### Liste des tâches
- a) Résumez en deux phrases l'extrait sur la sûreté des entreprises.
- b) Relevez dans l'extrait sur la sûreté des entreprises tous les risques présentés comme touchant l'ensemble des entreprises.
- c) Rédigez la suite de l'extrait sur la sûreté des entreprises, à partir de sa dernière phrase.

### Extrait de page
━━━━━━━━

Aujourd’hui le risque cyber constitue l’une des premières préoccupations des entreprises : elles doivent se protéger et protéger leurs collaborateurs.

Mais la variété de risques auxquels une entreprise peut être confrontée impacte à la fois les clients des entreprises, ses installations, son personnel et l’ensemble de ses assets qu’ils soient physiques ou non. Certains risques sont aujourd’hui bien intégrés, comme le risque lié aux déplacements professionnels : en fonctions des secteurs et des pays dans lesquels l’entreprise travaille, elle met en place une politique de déplacement voire de surveillance géolocalisée de ses collaborateurs, notamment quand ils sont dans certains types de zone dites « rouge ».

Il y a également la protection du quotidien, celle des installations, qui doit prendre en compte l’ensemble des vulnérabilités. Lorsqu’un site fait l’objet d’une classification, la protection périmétrique est extrêmement importante et il faut veiller à ce qu’elle soit parfaitement maîtrisée.

Une entreprise doit aussi prévenir les risques dans le domaine immatériel : il s’agit de la protection du patrimoine de l’entreprise, que ce soit en matière de R&D ou en termes d’images et d’informations qui circulent sur l’entreprise.

Aujourd’hui, finalement, toutes les entreprises sont soumises à un large panel de risques en fonction du domaine d’activité dans lequel elles exercent. Il est clair que les choses sont différentes pour une entreprise exerçant dans l’industrie ou dans le tertiaire. Néanmoins, certains risques touchent toutes les entreprises : les problématiques d’image, d’intelligence économique, de cyberattaque, de vol, d’agression sur les clients ou le personnel.

C’est d’abord une question de curseur et je pense que toutes les entreprises doivent avoir à l’esprit que les risques existent et qu’elles ne peuvent en être exemptées. Elles doivent les identifier afin de pouvoir ensuite adresser une politique pour les prévenir et les gérer lorsque c’est nécessaire.

 

Comment bien former, sensibiliser les collaborateurs en entreprises et créer une culture de la sûreté afin de minimiser ces risques ?  

La première chose est la prise de conscience des risques, qui n’est pas égale partout. À cet égard, les directions de sûreté sont fondamentales pour alerter le COMEX sur ces questions. Quand il n’y a pas de direction sûreté, ce qui est parfois le cas dans des entreprises de taille moyenne, je crois que c’est le travail des services de l’État ou de prestataires externes.  

Pour bien former, il est primordial d’effectuer un travail de définition et de cartographie des risques pour identifier l’existant et ce qui peut être proposé pour améliorer l’efficience de l’entreprise.

Une fois que ce travail est effectué, l’intervention d’un professionnel n’est pas suffisante : c’est l’adhésion de tous les collaborateurs de l’entreprise qui est fondamentale et cette participation se traduit par des formations et des actions de sensibilisation à destination de tous. Les premiers bénéficiaires doivent être les experts, avant d’élargir la démarche à l’ensemble des collaborateurs et ce, dans la durée. Si on prend par exemple la problématique de l’hygiène informatique, il faut régulièrement rappeler aux collaborateurs le danger de cliquer sur certains types de liens ou pièces jointes dans les emails.

━━━━━━━━

### Entrées fournies
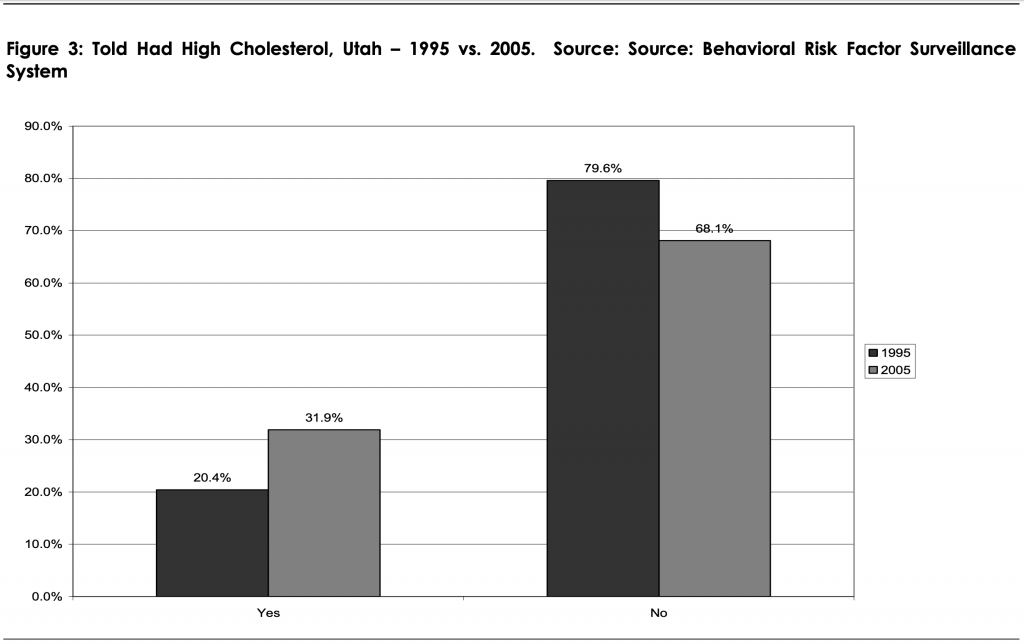 Figure 3: Told Had High Cholesterol, Utah – 1995 vs. 2005. Source: Source: Behavioral Risk Factor Surveillance System

90.0%
80.0%
70.0%
60.0%
50.0%
40.0%
30.0%
20.0%
10.0%
0.0%

20.4%
31.9%
79.6%
68.1%

Yes
No

1995
2005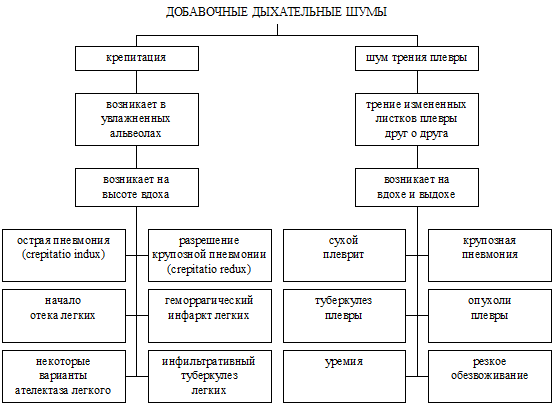 ДОБАВОЧНЫЕ ДЫХАТЕЛЬНЫЕ ШУМЫ

крепитация

возникает в увлажненных альвеолах

возникает на высоте вдоха

острая пневмония (crepitatio indux)

разрешение крупозной пневмонии (crepitatio redux)

начало отека легких

геморрагический инфаркт легких

некоторые варианты ателектаза легкого

инфильтративный туберкулез легких

шум трения плевры

трение измененных листков плевры друг о друга

возникает на вдохе и выдохе

сухой плеврит

крупозная пневмония

туберкулез плевры

опухоли плевры

уремия

резкое обезвоживание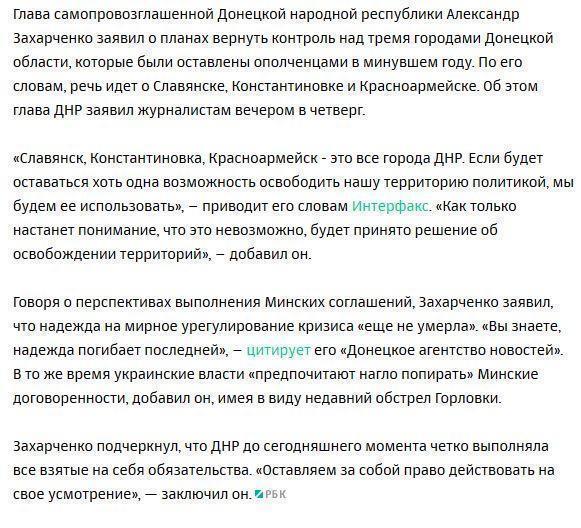 Глава самопровозглашенной Донецкой народной республики Александр Захарченко заявил о планах вернуть контроль над тремя городами Донецкой области, которые были оставлены ополченцами в минувшем году. По его словам, речь идет о Славянске, Константиновке и Красноармейске. Об этом глава ДНР заявил журналистам вечером в четверг.

«Славянск, Константиновка, Красноармейск - это все города ДНР. Если будет оставаться хоть одна возможность освободить нашу территорию политикой, мы будем ее использовать», – приводит его словам Интерфакс. «Как только настанет понимание, что это невозможно, будет принято решение об освобождении территорий», – добавил он.

Говоря о перспективах выполнения Минских соглашений, Захарченко заявил, что надежда на мирное урегулирование кризиса «еще не умерла». «Вы знаете, надежда погибает последней», – цитирует его «Донецкое агентство новостей». В то же время украинские власти «предпочитают нагло попирать» Минские договоренности, добавил он, имея в виду недавний обстрел Горловки.

Захарченко подчеркнул, что ДНР до сегодняшнего момента четко выполняла все взятые на себя обязательства. «Оставляем за собой право действовать на свое усмотрение», — заключил он. РБК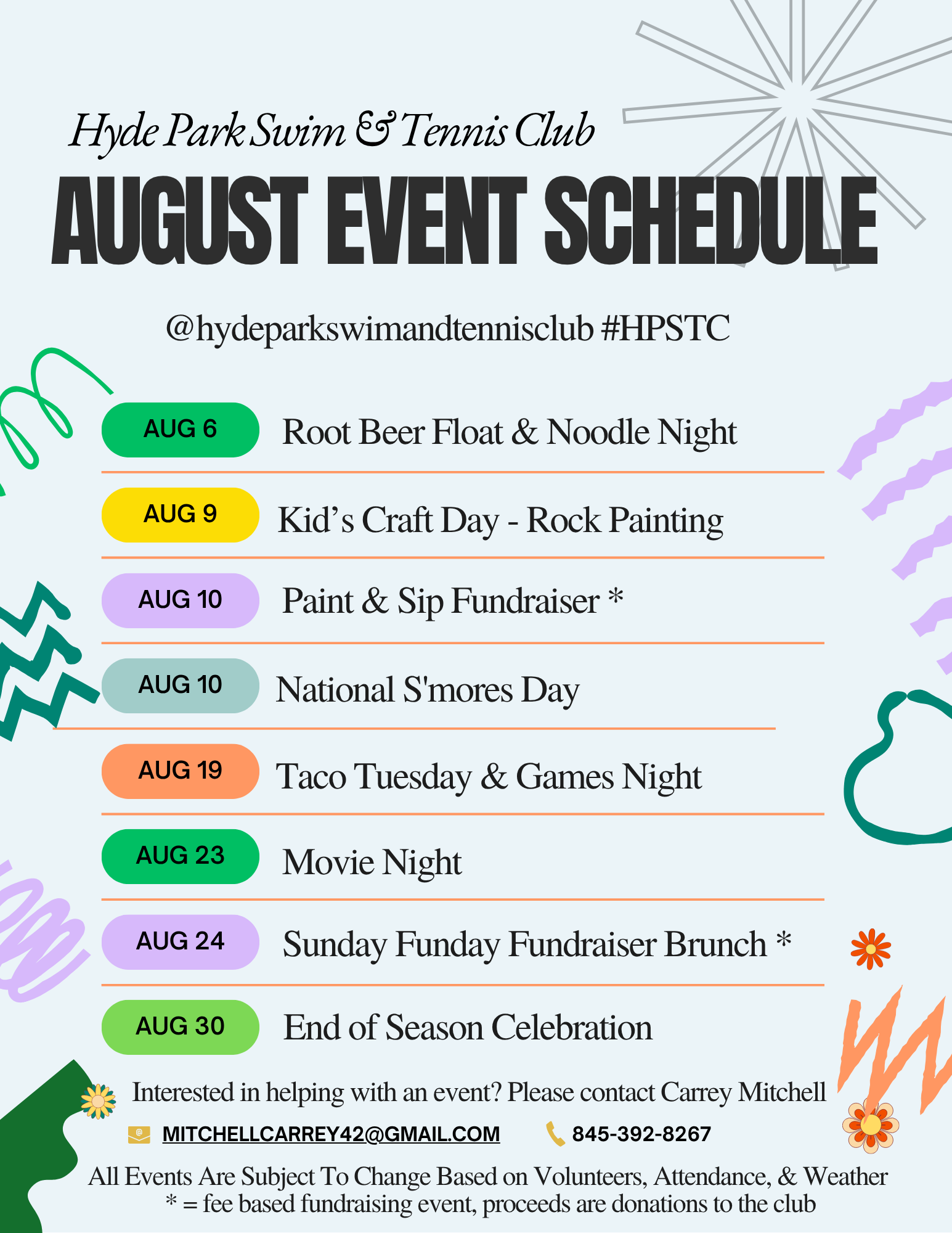 Hyde Park Swim & Tennis Club

AUGUST EVENT SCHEDULE

@hydeparkswimandtennisclub #HPSTC

AUG 6 Root Beer Float & Noodle Night

AUG 9 Kid's Craft Day - Rock Painting

AUG 10 Paint & Sip Fundraiser *

AUG 10 National S'mores Day

AUG 19 Taco Tuesday & Games Night

AUG 23 Movie Night

AUG 24 Sunday Funday Fundraiser Brunch *

AUG 30 End of Season Celebration

Interested in helping with an event? Please contact Carrey Mitchell

MITCHELLCARREY42@GMAIL.COM 845-392-8267

All Events Are Subject To Change Based on Volunteers, Attendance, & Weather
* = fee based fundraising event, proceeds are donations to the club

━━━━━━━━

### Résultats par tâche
- a) Les entreprises sont exposées à une grande variété de risques, qui concernent leurs clients, leurs installations, leur personnel et leurs actifs, physiques ou non, et elles doivent identifier ces risques afin de pouvoir les prévenir et les gérer. Pour créer une culture de la sûreté, il faut d'abord une prise de conscience et une cartographie des risques, puis l'adhésion de tous les collaborateurs au moyen de formations et d'actions de sensibilisation menées dans la durée.

- b)
- les problématiques d'image
- l'intelligence économique
- la cyberattaque
- le vol
- l'agression sur les clients ou le personnel

- c)
Une entreprise qui n’aurait pas des collaborateurs formés sur le sujet prend de gros risques  et peut même en mourir.  

 

Que pensez-vous des formations 2.0 (e-learning, serious game…) ? Pensez-vous que cela puisse devenir plus efficace ?

Oui. En termes de méthode pédagogique, il n’y a pas qu’une méthode qui s’impose aujourd’hui en matière de formation. Au sein d’Apave, nous disposons d’ailleurs d’une direction avec des personnes dédiées au développement d’autres outils de formation, car les publics ne sont pas les mêmes et le fait de mixer les modalités des formations est extrêmement intéressant.

Je pense néanmoins que sur certaines formations, une partie de présentiel est importante, car les personnes ont besoin de se voir, d’échanger, de se rencontrer. Mais dans ces formations, la technologie a toute sa place et nous y intégrons par exemple des modules sous forme de réalité virtuelle ainsi que des simulateurs (en matière de formation incendie par exemple).

Après, ce n’est pas exclusif et le fait de continuer, poursuivre ou compléter ces formations par des e-learning, serious game, ou des formations à distance, offre aux collaborateurs qui n’ont pas beaucoup de temps la possibilité de pouvoir continuer à se former sur ces sujets.

 

Revenons à la norme ISO 18788 (formation des sociétés de sécurité privée) : Est-ce qu’elle répond aux attentes des donneurs d’ordre et des opérateurs ? Dans quel cas cela pourrait être applicable ? Si demain cette norme est déployée, pourrait-elle servir comme un gage de sérieux pour les appels d’offres étant donné que le secteur n’a pas atteint son âge de maturité et a encore du mal à s’autoréguler ?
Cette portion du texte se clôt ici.